To describe an Independent Member upon a given indefinite line of politics.

Sawyers in the woods form a letter L.

Let C R, or Conservative Reform, be the given indefinite line—it is required to describe on C R an independent member.

A geometric diagram.

With the centre Reform, and at the distance of Conservatism, describe G B and M—or Graham, Brougham, and Melbourne—the extremes of the Whig Administration of 1834.

With the centre Conservatism, and at the distance of Reform, describe G B and P—or Graham, Buckingham, and Peel—the extremes of the Tory Administration of 1841.

From the point Graham, where the administrations cut one another, draw the lines Graham and Reform, and Graham and Conservatism.

Then Graham and Conservative Reform is an independent member.

For because Reform was the centre of the Whig Administration, Graham, Brougham, and Melbourne

Therefore Graham and Reform was the same as Reform with a shade Conservatism.

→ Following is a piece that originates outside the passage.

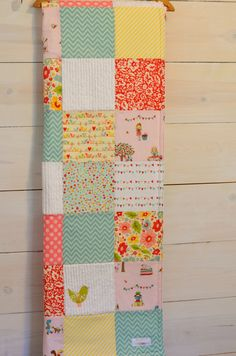 Toddler/Crib Size Simple Life Patchwork Blanket -You Pick the fabrics-Pink, Aqua, Yellow, Green, Red and White Patchwork Baby Blanket on Etsy, $98.00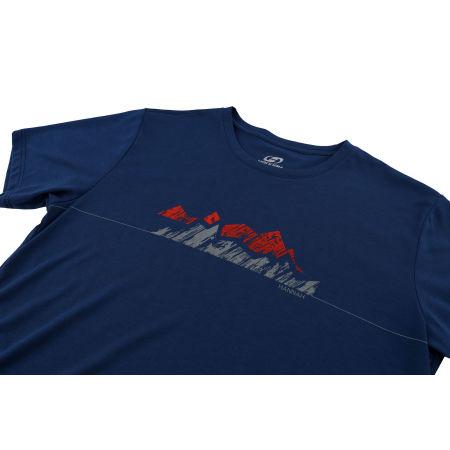 Pánske funkčné tričko - Hannah BITE - 3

And because Conservatism is the centre of the Tory Administration, Graham, Buckingham, and Peel

Therefore Graham and Conservatism is the same as Conservatism with a shade Reform

Therefore Graham and Conservatism is the same as Graham and Reform

Therefore Graham is either a Conservative or a Reformer, as the case may require.

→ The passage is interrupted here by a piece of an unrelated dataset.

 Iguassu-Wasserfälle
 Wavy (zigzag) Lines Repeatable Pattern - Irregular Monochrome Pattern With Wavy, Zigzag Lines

And therefore he is a Conservative Reformer—

Wherefore, having three sides, which are all the same to him—viz. Reform, Conservatism, and himself—he is an independent member, and has been described as a Conservative Reformer.

Quod erat double-face-iendum.


From a given point to draw out a Radical Member to a given length.

Let A or his ancestors be the given point, and an A s s the given length; it is required to draw out upon the point of his ancestors a Radical member equal to an A s s.

A geometric diagram.

Connect the A s s with A, his ancestors.

On the A s s and A his ancestors, describe an independent member S R I, Sir Robert Inglis.

Then with S R I, Sir Robert Inglis, draw out the A s s to G L and S A, or great literary and scientific attainments.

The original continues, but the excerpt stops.